Please let me know if the below statement is valid or not ;
Suppose that $X$ is an $n\times p$ data matrix with $p$ features and $n$ data samples. Suppose further that each feature(column) is zero centered so that the average of each column is zero. Then, the covariance matrix for $X$ is $\frac1nX^TX$.
It's such a simple and easy-looking question, but I had difficulty in finding the reference of the very problem.
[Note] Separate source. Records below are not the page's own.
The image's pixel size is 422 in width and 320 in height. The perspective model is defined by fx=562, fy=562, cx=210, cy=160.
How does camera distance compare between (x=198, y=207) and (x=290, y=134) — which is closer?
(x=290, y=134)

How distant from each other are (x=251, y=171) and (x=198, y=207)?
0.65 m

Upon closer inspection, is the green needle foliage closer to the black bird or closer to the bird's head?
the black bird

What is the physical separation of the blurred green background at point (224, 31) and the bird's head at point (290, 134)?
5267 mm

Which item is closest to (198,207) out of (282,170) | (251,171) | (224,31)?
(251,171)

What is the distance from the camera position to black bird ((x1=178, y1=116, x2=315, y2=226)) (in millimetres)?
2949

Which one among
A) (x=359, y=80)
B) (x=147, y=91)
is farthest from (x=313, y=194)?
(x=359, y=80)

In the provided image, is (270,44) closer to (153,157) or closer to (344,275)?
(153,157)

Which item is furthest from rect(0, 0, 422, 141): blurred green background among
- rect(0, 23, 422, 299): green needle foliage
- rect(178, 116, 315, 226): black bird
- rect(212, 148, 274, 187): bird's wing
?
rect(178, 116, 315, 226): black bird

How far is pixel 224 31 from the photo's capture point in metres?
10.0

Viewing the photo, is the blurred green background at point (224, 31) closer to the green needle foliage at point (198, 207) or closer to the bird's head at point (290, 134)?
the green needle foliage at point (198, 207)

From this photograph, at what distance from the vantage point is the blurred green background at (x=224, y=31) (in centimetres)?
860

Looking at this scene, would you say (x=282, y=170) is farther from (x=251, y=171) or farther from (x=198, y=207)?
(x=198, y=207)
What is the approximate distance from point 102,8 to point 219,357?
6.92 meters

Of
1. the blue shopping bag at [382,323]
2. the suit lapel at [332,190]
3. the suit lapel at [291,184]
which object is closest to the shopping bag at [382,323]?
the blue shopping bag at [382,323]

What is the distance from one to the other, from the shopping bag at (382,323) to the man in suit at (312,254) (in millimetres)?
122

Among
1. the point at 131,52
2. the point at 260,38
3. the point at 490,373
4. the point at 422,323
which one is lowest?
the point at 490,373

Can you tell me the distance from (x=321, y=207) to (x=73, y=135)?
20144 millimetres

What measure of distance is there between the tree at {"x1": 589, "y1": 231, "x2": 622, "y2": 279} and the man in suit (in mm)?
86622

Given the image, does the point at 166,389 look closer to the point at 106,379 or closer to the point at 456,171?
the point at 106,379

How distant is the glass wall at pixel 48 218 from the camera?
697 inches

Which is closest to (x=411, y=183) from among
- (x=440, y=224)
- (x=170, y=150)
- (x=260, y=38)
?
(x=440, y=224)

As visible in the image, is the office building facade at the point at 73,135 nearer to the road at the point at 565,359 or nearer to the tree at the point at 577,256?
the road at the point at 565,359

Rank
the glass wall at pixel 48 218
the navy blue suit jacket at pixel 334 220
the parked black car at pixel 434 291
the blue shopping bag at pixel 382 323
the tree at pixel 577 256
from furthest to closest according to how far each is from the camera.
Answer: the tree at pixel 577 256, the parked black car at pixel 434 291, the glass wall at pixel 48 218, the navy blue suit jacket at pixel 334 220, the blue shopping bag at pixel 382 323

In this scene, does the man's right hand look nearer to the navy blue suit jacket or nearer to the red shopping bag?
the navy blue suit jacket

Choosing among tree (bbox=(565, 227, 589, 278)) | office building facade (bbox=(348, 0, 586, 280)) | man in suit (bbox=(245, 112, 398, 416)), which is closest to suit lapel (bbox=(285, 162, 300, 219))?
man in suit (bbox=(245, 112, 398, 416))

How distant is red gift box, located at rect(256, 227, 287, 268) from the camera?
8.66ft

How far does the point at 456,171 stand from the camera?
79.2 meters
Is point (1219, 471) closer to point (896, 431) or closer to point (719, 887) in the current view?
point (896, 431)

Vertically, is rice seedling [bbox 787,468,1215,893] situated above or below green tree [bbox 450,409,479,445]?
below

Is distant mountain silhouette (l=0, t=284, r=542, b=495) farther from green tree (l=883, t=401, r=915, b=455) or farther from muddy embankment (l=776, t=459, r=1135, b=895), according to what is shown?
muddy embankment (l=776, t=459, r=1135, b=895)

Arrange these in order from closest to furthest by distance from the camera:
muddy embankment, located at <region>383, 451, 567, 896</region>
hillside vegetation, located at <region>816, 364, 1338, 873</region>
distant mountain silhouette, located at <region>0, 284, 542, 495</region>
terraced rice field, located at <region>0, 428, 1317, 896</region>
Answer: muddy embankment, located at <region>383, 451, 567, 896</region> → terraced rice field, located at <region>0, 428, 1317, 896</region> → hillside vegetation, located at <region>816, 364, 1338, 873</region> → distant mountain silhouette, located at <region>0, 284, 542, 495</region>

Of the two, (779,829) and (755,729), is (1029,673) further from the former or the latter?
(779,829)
My proof including the relevant definitions are follows.
Let $$ X= \begin{bmatrix} x_{11} &\cdots&x_{1p}\\ \vdots &\ddots&\vdots\\ x_{n1} &\cdots&x_{np}\\ \end{bmatrix} $$
Let the random variable $X_j$ follow the uniform distribution among the entries of the $j$th column for $j=1,2,\cdots,p$. Then, $\mathbb E[X_j]=\frac1n\sum_{i=1}^nx_{ij}=0$ and the covariance $s_{jk}$ of $X_j$ and $X_k$ is \begin{align*} s_{jk} &=\mathbb E[(X_j-0)(X_k-0)]\\ &=\mathbb E[X_jX_k]\\ &=\frac1n\sum_{i=1}^nx_{ij}x_{ik}. \end{align*}
Now, denote the covariance matrix of $X$ by $S=[s_{jk}]_{p\times p}$. Then
\begin{align*} S &=[s_{jk}]_{p\times p}\\ &=\left[\frac1n\sum_{i=1}^nx_{ij}x_{ik}\right]_{p\times p}\\ &=\frac1n \begin{bmatrix} \sum_{i=1}^nx_{i1}x_{i1}&\cdots &\sum_{i=1}^nx_{i1}x_{ip}\\ \vdots &\ddots &\vdots\\ \sum_{i=1}^nx_{ip}x_{i1}&\cdots &\sum_{i=1}^nx_{ip}x_{ip}\\ \end{bmatrix}\\ &=\frac1nX^TX \end{align*}